At a November meeting hosted by Mayor Joseph Polisena, members of the Department of Transportation (DOT), the Department of Environmental Management (DEM), the Northern Rhode Island Conservation, Department of Public Works (DPW), the USDANRCS and representatives from Senator Jack Reed, Senator Sheldon Whitehouse and Congressman Jim Langevin’s offices gathered to devise a solution to the problem.
Long-term solutions include repairing the culvert, raising part of Belfield Drive above the flood plain, and utilizing federal emergency easement money to buy homes that have been flooded through a voluntary program. While these plans are in place, it is unclear when they will be completed as no timetable has been set.
A heavy-duty pump capable of draining 3,500 gallons per minute was also rented by the town to pump out the floodwaters last year. After six days of pumping, the waters subsided and Belfield Drive became passable to traffic.
Now, with last year’s historic rainfall levels seeming to carry over into the New Year, the road is again underwater with some areas of the street inundated with more than a foot of it.
Residents along the dead end portion of the road, which only has one way in and out, again have to travel through the swamped area to get to Hartford Avenue. Some have taken to leaving their smaller cars on the dry side of the road, wading through the waters and then walking home or getting a ride with neighbors or other family members.
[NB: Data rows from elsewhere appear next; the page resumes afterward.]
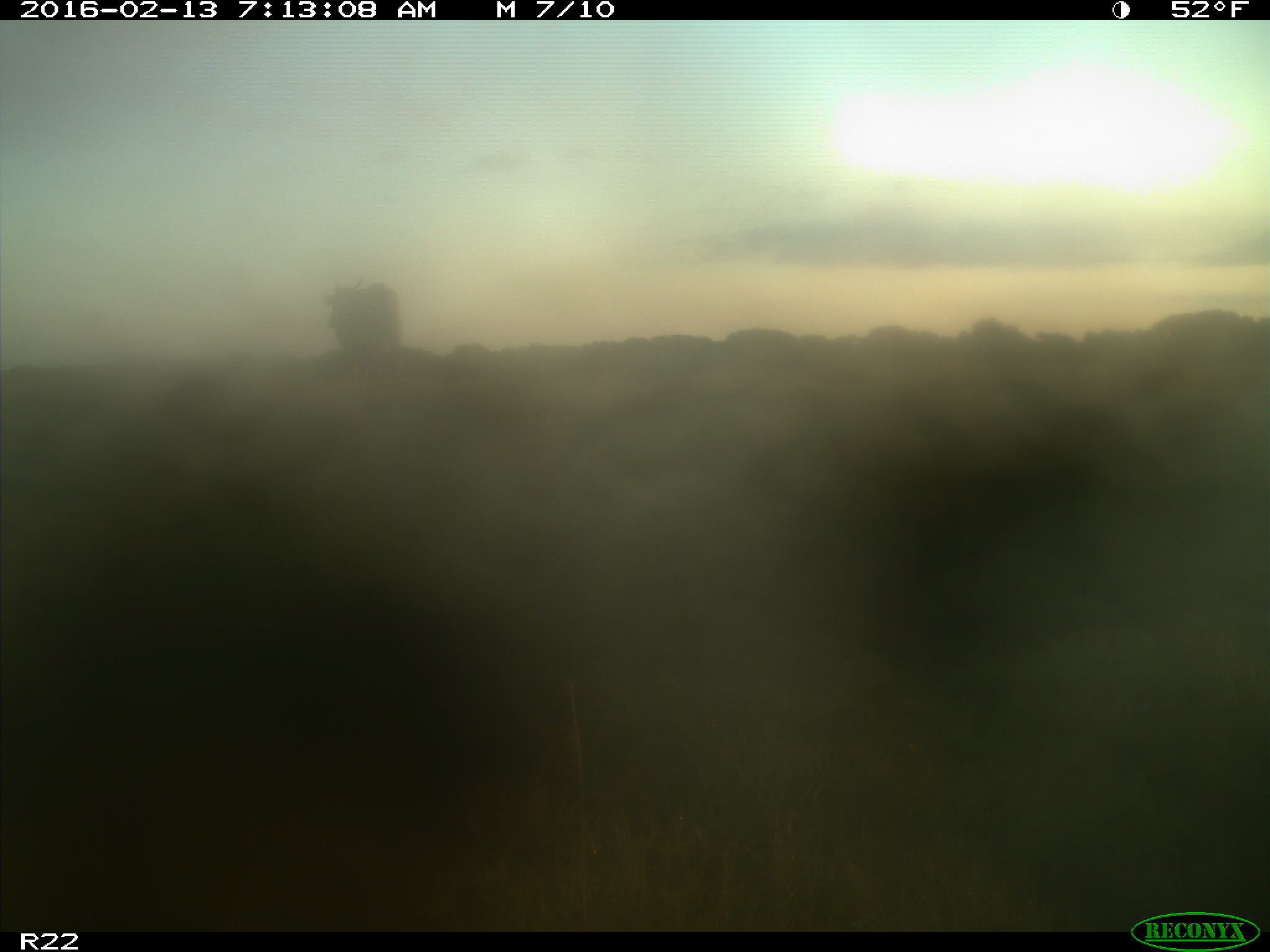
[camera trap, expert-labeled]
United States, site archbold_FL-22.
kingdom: Animalia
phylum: Chordata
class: Mammalia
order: Artiodactyla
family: Bovidae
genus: Bos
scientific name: Bos taurus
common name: domestic cow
Bos taurus (domestic cow).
Nearby residents are frustrated with the situation, concerned their houses and cars may suffer more damages, and are fearful that winter will further exacerbate the ramifications of the flooding.
With the town’s bill for the recent heavy-duty pump rental approaching $100,000, it is unlikely that such efforts will be repeated. Mayor Joseph Polisena, in an interview on Monday, stated that the road is safe for passage and that the town is waiting on federal relief efforts.
“That pump cost us nearly $100,000 for six days. It went from $55,000 to just shy of $100,000. I have to weigh the costs for all of the taxpayers. Right now, it’s in the fed’s hands,” said Polisena, who stated that the additional costs coming from the amount of pipe needed to complete the job, along with other costs. “The residents were told that and they’re insistent that it’s the town’s responsibility to pump it again.”
According to both the mayor and Deputy Police Chief Joseph Razza, the town’s emergency management director, water is flowing through the culvert but at a much-reduced rate. Following rains, water backs up and eventually recedes, albeit slowly. He said residents should follow up with the federal government officials to have their concerns addressed.
“Right now we’re watching it. It’s not a public safety issue,” said Polisena, who added that federal officials and engineers were scheduled to assess the area this week. “It’s not a public safety issue from what I’ve been told by police and fire, and I go by the professionals. It’s an inconvenience for the residents, absolutely.”
Deputy Chief Razza, who has monitored the issue since it began, continues to watch the water levels.
“We will continue to monitor the situation and reassess as needed. At this time, it’s not a threat to public safety as police and fire crews are able to respond into the area if needed,” said Razza on Monday.
Federal efforts are currently underway to resolve the problem. In November, a letter was sent to USDANRCS headquarters in Washington, D.C. requesting funding to begin work. When the money is received the work will start, but it is uncertain when those federal funds would become available. Karen Casey and Robert Barcellos, who own the two homes that were going to be offered a federal buyout, said that they had yet to hear from federal officials.
“Our staff is definitely working on the funding request. The funding comes through a program called the Emergence Watershed Protection Program and specifically flood plain easement,” said Diane Petit, Public Affairs Officer with the USDANRCS, who added that the current federal government shutdown is not affecting the agency. “It’s definitely in the works.”